This is something that I've heard/read about somewhere, but don't really understand it, or how I would actually achieve it, or what the possible benefits would be.
Could someone explain it to me please ?
p.s. and as I have mandrake and debian (knoppix 3.3 hard disc) at the moment, would that mean that I would have to double the number of partitions so both systems have their own /etc, /home, /usr ???
Yes both system would have their own partions and this is quite a few especially if you have 5 or so distros like I have on one machine. The advantages are:
1) Updgrades are easier (you don;t need to format data partitions eg /home)
2) There is less fragmentation of program files since they are not on data partitions
3) You can arrange partitions so that program partitions such as /usr are at the start (faster part of the drive)
The idea of using root, usr, var, tmp and home as the base file systems, leads to the questions of what would actually go into each partition, how big should each partition be (proportionally by % as I currently have nearly 50 gig's for mandrake, and 45 gig's for debian(knoppix) ), can this be accomplished with my system installed i.e. make the current mandrake partition say 5 gig's and then re partition the rest of the space into the /, /usr, /var, /tmp and /home, then move the various files/directories to the corresponding partition (though even to me this sounds like it is getting vvv complicated) or, just bin the current mandrake system and repartition the existing mandrake partition and then re-install the various components into the various directories ???

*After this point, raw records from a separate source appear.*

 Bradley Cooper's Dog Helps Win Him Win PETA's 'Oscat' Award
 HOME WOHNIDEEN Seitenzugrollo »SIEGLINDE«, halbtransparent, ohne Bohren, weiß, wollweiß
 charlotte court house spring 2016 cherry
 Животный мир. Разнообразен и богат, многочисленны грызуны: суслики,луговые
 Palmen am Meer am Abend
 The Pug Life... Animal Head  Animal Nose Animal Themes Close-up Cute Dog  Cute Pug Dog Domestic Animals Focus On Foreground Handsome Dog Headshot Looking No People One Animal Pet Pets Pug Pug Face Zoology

In fact, would/should I do it as per the later as it would offer an element of "ease" and would the mandrake standard install know which bit's to put where or would I have to use "expert" install and tell it which bit's to put where ???

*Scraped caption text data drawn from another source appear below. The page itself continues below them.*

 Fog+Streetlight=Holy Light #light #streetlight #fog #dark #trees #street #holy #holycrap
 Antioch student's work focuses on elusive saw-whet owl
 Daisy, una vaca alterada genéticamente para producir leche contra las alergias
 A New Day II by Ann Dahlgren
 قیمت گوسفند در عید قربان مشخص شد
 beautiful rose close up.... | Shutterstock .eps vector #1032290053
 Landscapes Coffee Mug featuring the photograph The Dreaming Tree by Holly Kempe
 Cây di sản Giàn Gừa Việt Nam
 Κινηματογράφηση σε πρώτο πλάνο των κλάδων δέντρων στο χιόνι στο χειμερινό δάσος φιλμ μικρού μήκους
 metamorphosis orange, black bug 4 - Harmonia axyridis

Any idea's or suggestions please.
p.s. If I do this, do you think it would be better to do it with my existing 9.1 and then install 9.2 "over the top" ? i.e. would it "know" to install the bit's in the correct place or would I have to "upgrade" 9.1 to 9.2 and would it then know which bit's to put where ???

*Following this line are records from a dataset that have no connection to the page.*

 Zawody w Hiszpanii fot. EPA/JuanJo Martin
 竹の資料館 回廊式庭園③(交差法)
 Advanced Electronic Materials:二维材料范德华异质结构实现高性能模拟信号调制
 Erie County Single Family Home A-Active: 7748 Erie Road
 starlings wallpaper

bump! sorry, but I've managed to totally fuck up my system trying to install slackware from this months linuxformat magazine, so I need have some idea of what I would need to do size wise, so I can re-install mandrake (stuck with windows only at the moment).
I have tons of stuff installed on each OS except tor 2k pro. Installation is in progress as soon as I do some studying as I understand that it's install can see and fsck up stuff.. I am doing things backwards, so I gotta be careful.
Mandrake had some stuff in it's boot directory that I was unfamiliar with, so that doesn't share the /boot partition. Red Hat and Gentoo use /boot in common, all linux share /home, /pub and other odd named directories I have.
Last edited by fancypiper; 11-28-2003 at 03:22 PM.
I can sort of see what's occuring with your system Fancypiper, but I'm still very confused.
Currently, I have got a 120gig drive split into 4. hda1 being windows xp about 20 gig's, hda2 is a 1 gig linux swap partition, hda3 is about 50gig's and this is where my mandrake should reside (when I haven't managed to cock it up ) and hda4 which is about 49gig's and normally had the knoppix/debian unstable/testing on it.
Now presuming that I'm not going to need to touch the windows or the swap, I have the best part of 100 gig's to play with.
So, using the Proper Filesystem Layout link as a guide, does this mean that I need to have /tmp, /var, /usr, / and /home partitions for both mandrake and knoppix/debian i.e. 10 different partitions or will some of them work across both distro's.
I've checked my copy of O'really's "Running Linux" and it all makes absolutely no sense at all. I don't follow how big each of the partitions would need to be, or what actually would go into each partition. I tried following what you have done but don't understand which of the partitions would need to be primary, logical, extended or whatever.
Also, do the different partitions need to be set up as different types of file system i.e. ext2, ext3, reiserfs, xfs and so forth ??? Can I not just use one type of file system to keep things simple?